* To be done *
Starting at the line that contains "Does the location" and ending with the last of the rows, rewrite those lines with "camera" changed to "lens" and nothing else altered.
#####
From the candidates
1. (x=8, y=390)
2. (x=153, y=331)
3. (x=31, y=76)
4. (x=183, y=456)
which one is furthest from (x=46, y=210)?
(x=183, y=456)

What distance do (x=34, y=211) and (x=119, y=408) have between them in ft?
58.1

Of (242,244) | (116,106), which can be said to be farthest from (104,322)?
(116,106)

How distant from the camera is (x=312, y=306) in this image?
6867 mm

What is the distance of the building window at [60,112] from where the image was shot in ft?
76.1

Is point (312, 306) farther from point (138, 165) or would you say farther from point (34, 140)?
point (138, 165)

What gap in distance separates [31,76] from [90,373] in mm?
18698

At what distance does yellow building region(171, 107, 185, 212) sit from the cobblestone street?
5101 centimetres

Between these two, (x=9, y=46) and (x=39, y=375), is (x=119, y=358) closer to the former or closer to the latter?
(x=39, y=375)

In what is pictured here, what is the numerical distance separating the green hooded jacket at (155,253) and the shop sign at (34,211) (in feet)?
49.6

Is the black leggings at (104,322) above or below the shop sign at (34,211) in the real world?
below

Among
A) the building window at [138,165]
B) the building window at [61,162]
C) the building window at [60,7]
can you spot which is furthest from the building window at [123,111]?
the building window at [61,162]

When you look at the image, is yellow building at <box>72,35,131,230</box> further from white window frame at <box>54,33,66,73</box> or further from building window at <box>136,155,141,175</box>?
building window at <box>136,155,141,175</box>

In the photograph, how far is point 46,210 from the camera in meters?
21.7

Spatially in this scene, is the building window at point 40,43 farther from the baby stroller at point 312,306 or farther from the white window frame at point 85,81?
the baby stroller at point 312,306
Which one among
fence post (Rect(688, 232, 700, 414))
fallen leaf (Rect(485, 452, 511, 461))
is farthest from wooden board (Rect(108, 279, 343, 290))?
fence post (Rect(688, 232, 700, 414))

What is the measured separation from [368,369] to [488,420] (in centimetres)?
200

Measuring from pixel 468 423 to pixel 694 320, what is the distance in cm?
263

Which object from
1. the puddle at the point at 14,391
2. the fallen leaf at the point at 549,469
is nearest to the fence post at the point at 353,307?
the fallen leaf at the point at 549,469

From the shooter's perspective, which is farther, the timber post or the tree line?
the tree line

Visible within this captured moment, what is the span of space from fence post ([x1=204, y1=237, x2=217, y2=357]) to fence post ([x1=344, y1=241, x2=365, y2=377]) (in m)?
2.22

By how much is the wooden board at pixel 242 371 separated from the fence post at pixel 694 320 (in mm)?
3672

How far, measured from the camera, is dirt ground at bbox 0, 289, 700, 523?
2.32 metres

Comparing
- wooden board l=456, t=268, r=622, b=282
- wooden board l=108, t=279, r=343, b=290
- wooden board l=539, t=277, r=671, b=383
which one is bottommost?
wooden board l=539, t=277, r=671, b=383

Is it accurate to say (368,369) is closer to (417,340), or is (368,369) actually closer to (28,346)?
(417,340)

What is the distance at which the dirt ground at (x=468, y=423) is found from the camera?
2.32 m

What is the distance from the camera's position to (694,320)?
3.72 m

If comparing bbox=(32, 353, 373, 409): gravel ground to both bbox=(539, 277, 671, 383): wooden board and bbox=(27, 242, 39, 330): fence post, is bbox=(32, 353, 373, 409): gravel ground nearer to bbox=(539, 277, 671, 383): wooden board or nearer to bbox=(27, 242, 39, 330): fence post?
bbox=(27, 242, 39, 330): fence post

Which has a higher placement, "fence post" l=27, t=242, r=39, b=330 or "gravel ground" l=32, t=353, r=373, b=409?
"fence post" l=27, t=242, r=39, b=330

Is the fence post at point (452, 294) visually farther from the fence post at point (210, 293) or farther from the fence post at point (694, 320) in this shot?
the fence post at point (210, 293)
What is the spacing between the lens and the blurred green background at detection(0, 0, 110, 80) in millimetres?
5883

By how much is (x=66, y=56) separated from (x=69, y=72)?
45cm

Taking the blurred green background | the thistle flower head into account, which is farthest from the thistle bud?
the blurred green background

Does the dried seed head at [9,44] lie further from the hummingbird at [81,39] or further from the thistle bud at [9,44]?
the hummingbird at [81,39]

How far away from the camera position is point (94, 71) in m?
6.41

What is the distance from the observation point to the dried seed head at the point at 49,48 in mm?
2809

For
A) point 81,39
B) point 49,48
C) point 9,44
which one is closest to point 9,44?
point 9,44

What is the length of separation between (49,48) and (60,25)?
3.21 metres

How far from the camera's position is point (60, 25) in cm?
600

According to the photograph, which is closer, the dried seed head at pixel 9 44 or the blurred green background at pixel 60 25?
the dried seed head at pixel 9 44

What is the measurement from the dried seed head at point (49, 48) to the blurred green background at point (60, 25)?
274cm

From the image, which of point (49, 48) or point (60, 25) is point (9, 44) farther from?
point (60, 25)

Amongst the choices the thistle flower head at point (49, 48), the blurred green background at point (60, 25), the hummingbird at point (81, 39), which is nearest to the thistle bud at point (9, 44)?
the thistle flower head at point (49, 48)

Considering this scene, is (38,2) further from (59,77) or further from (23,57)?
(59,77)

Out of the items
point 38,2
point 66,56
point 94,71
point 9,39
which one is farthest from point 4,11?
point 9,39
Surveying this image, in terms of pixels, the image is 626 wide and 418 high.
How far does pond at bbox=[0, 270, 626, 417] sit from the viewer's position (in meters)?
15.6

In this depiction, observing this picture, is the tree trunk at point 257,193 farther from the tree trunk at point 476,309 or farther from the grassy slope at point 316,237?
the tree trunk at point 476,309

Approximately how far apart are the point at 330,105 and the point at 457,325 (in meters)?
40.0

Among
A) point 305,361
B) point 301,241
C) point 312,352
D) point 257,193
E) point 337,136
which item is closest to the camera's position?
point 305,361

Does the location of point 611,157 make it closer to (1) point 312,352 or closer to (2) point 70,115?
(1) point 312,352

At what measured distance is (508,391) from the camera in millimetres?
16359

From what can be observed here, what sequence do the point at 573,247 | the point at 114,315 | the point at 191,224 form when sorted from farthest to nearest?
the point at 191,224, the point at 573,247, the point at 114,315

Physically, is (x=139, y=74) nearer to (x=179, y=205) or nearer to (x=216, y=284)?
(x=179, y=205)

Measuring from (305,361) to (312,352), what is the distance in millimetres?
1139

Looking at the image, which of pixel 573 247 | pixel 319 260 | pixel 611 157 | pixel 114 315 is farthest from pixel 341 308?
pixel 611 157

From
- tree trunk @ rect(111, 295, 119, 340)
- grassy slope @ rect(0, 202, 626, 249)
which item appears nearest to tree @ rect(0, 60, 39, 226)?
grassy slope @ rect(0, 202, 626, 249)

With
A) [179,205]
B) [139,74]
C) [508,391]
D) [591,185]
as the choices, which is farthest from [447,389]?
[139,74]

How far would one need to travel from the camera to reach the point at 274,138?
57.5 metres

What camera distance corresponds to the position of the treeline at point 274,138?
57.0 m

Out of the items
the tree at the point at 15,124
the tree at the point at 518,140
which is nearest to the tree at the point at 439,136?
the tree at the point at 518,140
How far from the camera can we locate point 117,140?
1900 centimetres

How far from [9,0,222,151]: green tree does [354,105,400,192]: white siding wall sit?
#####
* Reply to the task *
Does the location of point 611,157 make it closer to (1) point 312,352 or closer to (2) point 70,115?
(1) point 312,352

At what measured distance is (508,391) from the lens in millimetres?
16359

From what can be observed here, what sequence do the point at 573,247 | the point at 114,315 | the point at 191,224 form when sorted from farthest to nearest?
the point at 191,224, the point at 573,247, the point at 114,315

Physically, is (x=139, y=74) nearer to (x=179, y=205) or nearer to (x=216, y=284)?
(x=179, y=205)

Measuring from (305,361) to (312,352), what is the distance in millimetres?
1139

Looking at the image, which of pixel 573 247 | pixel 319 260 | pixel 611 157 | pixel 114 315 is farthest from pixel 341 308?
pixel 611 157

From
- tree trunk @ rect(111, 295, 119, 340)
- grassy slope @ rect(0, 202, 626, 249)
which item appears nearest to tree @ rect(0, 60, 39, 226)?
grassy slope @ rect(0, 202, 626, 249)

With
A) [179,205]
B) [139,74]
C) [508,391]
D) [591,185]
as the choices, which is farthest from [447,389]?
[139,74]

How far would one need to travel from the lens to reach the point at 274,138?
57.5 metres

What lens distance corresponds to the position of the treeline at point 274,138?
57.0 m

Out of the items
the tree at the point at 15,124
the tree at the point at 518,140
which is nearest to the tree at the point at 439,136?
the tree at the point at 518,140
How far from the lens can we locate point 117,140?
1900 centimetres

How far from [9,0,222,151]: green tree does [354,105,400,192]: white siding wall sit?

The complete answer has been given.